| Reading passage |
Expected publication: October 3rd 2017 by St. Martin’s Press
 
 
4.5 Stars!!!
 
 

Diane Chamberlain is one of my favorite authors. So I was very excited to read “The Stolen Marriage”. I’m usually not a big fan of historical fiction novels but I always find that I am pulled in by whatever subject matter Ms. Chamberlain is writing about, and this time was no different.

The book opens in Baltimore, Maryland in August 1943. Tess DeMello is celebrating her twenty-third birthday and her fiancé, Vincent’s completion of his hospital residency. Tess has loved Vincent for as long as she can remember. Now that he’s a full-fledged doctor and Tess will be graduating from nursing school, they are looking forward to working side by side. She has it all planned. Where they will live, how many children they will have…everything. After being engaged for the last year she will finally be his bride in May 1944.

But in a shockingly turn of events, Tess ends her engagement to Vincent and marries a man she knows nothing about. She relocates to live with her new husband, Henry in Hickory, North Carolina. Hickory is NOTHING like Little Italy. Her new husband runs a fine furniture factory that’s been in his family for years. Everyone judges Tess thinking she married Henry for his money. They don’t trust her and many seem to outright despise her.

Now Tess is unhappy and trapped in a loveless marriage to a man who has many secrets. Although Henry can be very kind, he’s often moody. He’s usually late coming home and sometimes doesn’t come home at all – offering lame excuses for his absence. While their house is being built they must live with Henry’s mother and sister who barely tolerate Tess. People tell her that there are so many things she doesn’t know but won’t tell her what those things are.

 “It’s a terrible feeling, being despised. From the moment I set foot in Hickory, I felt the suspicion, distrust, and outright hostility of most of the people I met”

Tess is hit with one thing after another as things go from bad to worse, and it doesn’t look like things are going to get much better.

| Material supplied |
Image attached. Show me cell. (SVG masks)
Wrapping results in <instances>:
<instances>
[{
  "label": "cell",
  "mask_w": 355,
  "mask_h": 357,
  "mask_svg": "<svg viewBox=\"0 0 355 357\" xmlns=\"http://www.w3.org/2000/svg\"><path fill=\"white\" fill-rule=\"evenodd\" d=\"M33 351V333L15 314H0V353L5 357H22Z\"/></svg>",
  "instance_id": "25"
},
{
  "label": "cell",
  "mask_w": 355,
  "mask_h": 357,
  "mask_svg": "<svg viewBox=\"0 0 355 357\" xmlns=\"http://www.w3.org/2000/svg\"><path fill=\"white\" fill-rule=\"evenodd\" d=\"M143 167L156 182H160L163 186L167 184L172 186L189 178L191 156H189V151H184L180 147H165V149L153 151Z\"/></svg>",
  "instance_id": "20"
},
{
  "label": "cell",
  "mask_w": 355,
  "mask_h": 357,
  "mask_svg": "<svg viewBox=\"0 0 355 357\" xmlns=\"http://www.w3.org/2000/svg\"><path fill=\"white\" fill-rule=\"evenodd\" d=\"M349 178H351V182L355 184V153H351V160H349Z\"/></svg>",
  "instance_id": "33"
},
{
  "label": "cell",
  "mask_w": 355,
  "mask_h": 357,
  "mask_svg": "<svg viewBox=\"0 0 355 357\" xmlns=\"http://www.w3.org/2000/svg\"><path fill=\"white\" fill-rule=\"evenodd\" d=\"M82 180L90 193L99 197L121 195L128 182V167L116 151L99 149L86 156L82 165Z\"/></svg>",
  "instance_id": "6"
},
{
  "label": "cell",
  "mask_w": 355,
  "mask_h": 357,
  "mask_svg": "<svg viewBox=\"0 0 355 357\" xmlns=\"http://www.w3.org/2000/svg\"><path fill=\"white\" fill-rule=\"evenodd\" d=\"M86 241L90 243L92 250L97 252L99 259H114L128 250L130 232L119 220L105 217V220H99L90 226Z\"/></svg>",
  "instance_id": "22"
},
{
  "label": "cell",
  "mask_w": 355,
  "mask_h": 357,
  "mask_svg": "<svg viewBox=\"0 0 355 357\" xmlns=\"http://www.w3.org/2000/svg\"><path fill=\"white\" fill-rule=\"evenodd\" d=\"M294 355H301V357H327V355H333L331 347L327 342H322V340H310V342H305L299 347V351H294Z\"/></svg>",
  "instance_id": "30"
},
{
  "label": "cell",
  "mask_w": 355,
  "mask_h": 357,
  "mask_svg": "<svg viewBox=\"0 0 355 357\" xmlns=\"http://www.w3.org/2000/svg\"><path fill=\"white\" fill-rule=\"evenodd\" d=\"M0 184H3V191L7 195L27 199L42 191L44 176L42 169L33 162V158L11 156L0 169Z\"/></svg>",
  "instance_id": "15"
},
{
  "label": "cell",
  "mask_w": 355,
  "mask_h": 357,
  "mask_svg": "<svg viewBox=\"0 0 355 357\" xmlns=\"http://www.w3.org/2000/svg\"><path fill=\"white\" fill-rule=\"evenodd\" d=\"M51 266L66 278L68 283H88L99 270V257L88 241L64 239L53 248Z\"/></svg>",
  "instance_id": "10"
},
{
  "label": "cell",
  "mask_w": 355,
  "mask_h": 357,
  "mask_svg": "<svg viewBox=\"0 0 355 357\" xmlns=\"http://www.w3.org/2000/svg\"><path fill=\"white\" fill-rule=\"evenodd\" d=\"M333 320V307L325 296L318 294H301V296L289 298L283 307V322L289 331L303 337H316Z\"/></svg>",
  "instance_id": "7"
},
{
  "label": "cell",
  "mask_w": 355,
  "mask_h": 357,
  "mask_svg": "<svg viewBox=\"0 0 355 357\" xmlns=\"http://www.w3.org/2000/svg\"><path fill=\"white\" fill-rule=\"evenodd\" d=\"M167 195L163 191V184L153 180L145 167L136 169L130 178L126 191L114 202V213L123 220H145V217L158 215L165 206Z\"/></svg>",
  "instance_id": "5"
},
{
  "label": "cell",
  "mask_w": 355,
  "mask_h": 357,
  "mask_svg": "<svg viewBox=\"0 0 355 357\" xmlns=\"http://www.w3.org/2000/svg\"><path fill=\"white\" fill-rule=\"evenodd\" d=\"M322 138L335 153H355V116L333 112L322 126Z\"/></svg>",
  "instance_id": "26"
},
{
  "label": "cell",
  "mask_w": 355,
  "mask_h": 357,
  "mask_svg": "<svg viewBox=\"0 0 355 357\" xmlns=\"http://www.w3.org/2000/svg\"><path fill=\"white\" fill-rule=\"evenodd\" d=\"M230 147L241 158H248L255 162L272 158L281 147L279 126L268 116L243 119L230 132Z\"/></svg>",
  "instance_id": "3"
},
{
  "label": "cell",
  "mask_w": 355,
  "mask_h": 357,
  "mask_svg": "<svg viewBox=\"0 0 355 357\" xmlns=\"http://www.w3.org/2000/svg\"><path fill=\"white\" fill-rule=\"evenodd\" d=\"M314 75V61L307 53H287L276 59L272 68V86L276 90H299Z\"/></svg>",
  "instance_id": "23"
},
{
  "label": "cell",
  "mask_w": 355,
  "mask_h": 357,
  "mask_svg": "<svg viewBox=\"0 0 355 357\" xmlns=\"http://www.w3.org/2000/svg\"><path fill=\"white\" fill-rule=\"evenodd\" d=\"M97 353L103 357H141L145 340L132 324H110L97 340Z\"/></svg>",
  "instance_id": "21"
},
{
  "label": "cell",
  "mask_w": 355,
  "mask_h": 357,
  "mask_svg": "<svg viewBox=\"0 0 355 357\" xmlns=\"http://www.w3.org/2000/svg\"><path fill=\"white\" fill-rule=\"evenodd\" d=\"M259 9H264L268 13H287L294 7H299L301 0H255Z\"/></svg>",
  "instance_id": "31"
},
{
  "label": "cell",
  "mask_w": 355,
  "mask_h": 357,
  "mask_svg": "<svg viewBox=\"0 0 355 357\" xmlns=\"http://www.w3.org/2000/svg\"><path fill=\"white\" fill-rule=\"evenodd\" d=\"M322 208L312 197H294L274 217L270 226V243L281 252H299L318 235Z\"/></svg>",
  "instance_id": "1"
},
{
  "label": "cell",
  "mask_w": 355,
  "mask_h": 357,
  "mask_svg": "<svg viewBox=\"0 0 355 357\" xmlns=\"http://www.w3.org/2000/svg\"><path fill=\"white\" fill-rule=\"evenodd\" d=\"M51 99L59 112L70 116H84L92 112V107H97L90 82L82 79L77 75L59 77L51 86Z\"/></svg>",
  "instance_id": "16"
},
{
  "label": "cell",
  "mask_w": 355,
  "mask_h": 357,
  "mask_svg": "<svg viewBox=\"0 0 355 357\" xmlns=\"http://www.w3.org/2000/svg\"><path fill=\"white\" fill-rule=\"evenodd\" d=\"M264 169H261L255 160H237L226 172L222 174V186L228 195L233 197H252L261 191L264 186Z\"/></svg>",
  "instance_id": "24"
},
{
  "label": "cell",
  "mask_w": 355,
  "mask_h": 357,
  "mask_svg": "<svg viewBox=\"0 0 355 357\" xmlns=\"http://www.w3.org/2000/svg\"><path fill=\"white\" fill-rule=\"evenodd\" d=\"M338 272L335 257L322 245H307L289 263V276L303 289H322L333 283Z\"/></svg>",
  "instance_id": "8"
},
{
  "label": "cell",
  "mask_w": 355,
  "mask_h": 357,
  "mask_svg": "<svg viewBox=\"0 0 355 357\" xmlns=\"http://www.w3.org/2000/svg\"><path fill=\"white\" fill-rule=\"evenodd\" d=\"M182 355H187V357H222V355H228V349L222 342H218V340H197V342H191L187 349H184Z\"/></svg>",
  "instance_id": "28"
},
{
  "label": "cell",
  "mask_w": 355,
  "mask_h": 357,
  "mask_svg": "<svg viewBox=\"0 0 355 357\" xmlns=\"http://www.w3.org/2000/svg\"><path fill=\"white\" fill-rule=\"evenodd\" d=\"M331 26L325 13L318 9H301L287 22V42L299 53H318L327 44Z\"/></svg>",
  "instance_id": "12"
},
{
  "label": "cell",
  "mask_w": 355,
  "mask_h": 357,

| Problems to solve |
1 > Decide whether each statement agrees with the review of The Stolen Marriage, answering yes or no and quoting the words of the review that settle it: (a) The story begins in Baltimore in August 1943, on Tess's twenty-third birthday. (b) Henry runs a bank that has been in his family for years. (c) Tess and Henry live with Henry's mother and sister while their house is being built.
2 > Carry on with the review of The Stolen Marriage, starting right after its final sentence.
The material plays no role in this exercise.

| Numbered answers |
1 >
(a) Yes: "The book opens in Baltimore, Maryland in August 1943. Tess DeMello is celebrating her twenty-third birthday"
(b) No: "Her new husband runs a fine furniture factory that’s been in his family for years."
(c) Yes: "While their house is being built they must live with Henry’s mother and sister who barely tolerate Tess."

2 >
But when a polio outbreak hits Hickory, Tess is determined to do all she can to help. Will Tess ever find happiness and acceptance in Hickory? And will she ever find the love she so desperately wants and deserves?

After a promising start, there was a lot going on and at first it wasn’t pulling me in. However, I needn’t have worried as it wasn’t long before I was gripped by the story and excited to find out what was going to happen next. As usual, the author has created many wonderful characters. Some characters I absolutely loved and others that made me furious. I was annoyed with Tess at first and at times I wanted to shout at her to stand up for herself. But I also admired her ability to hold her head up high.

Diane Chamberlain writes fiction books but the stories are often written around real events in history such as the war, polio, racism etc. This novel was no different. I always learn new things when reading her novels, and often end up doing more of my own research to find out more. I found it interesting reading about a time that my mother lived in. In many ways it made me realize how fortunate I am, and how much I take for granted.

A fantastic story about secrets, love, racism, betrayal, forgiveness and so much more. I can’t wait to read more from Diane Chamberlain.

Thank you to Netgalley and St. Martin’s Press for providing an advanced readers copy of this book for me to read in exchange for my honest review.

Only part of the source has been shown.